Pharmacological targeting of the pseudokinase Her3
- Pharmacological targeting of the pseudokinase Her3
- Ting Xie; Sang Min Lim; Kenneth D. Westover; Michael E. Dodge; Dalia Ercan; Scott B. Ficarro; Durga Udayakumar; Deepak Gurbani; Hyun Seop Tae; Steven M. Riddle; 심태보; Jarrod A. Marto; Pasi A. Janne; Craig M. Crews; Nathanael S. Gray
- Issue Date
- Nature chemical biology
- VOL 10, 1006-1012
- Her3 (also known as ErbB3) belongs to the epidermal growth factor receptor tyrosine kinases and is well credentialed as an anti-cancer target but is thought to be 'undruggable' using ATP-competitive small molecules because it lacks appreciable kinase activity.
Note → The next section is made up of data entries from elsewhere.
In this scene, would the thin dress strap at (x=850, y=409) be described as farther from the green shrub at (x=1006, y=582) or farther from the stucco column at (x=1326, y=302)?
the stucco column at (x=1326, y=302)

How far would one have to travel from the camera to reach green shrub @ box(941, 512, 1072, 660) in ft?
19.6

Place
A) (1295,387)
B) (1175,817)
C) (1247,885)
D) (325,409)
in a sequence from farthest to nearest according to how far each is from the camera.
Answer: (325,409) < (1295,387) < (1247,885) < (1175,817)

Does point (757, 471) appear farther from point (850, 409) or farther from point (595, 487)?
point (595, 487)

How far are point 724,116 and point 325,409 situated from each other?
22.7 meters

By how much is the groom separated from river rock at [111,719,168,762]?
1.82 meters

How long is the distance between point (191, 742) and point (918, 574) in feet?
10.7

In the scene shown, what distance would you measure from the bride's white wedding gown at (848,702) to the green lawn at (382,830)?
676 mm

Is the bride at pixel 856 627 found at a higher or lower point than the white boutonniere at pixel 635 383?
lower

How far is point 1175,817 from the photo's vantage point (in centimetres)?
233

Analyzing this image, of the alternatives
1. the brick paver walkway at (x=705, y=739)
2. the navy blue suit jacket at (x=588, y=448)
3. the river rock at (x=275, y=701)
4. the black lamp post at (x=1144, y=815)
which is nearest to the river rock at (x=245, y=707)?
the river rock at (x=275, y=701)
Here we report what is to our knowledge the first selective Her3 ligand, TX1-85-1, that forms a covalent bond with Cys721 located in the ATP-binding site of Her3. We demonstrate that covalent modification of Her3 inhibits Her3 signaling but not proliferation in some Her3-dependent cancer cell lines. Subsequent derivatization with a hydrophobic adamantane moiety demonstrates that the resultant bivalent ligand (TX2-121-1) enhances inhibition of Her3-dependent signaling. Treatment of cells with TX2-121-1 results in partial degradation of Her3 and serendipitously interferes with productive heterodimerization between Her3 with either Her2 or c-Met. These results suggest that small molecules will be capable of perturbing the biological function of Her3 and -60 other pseudokinases found in human cells.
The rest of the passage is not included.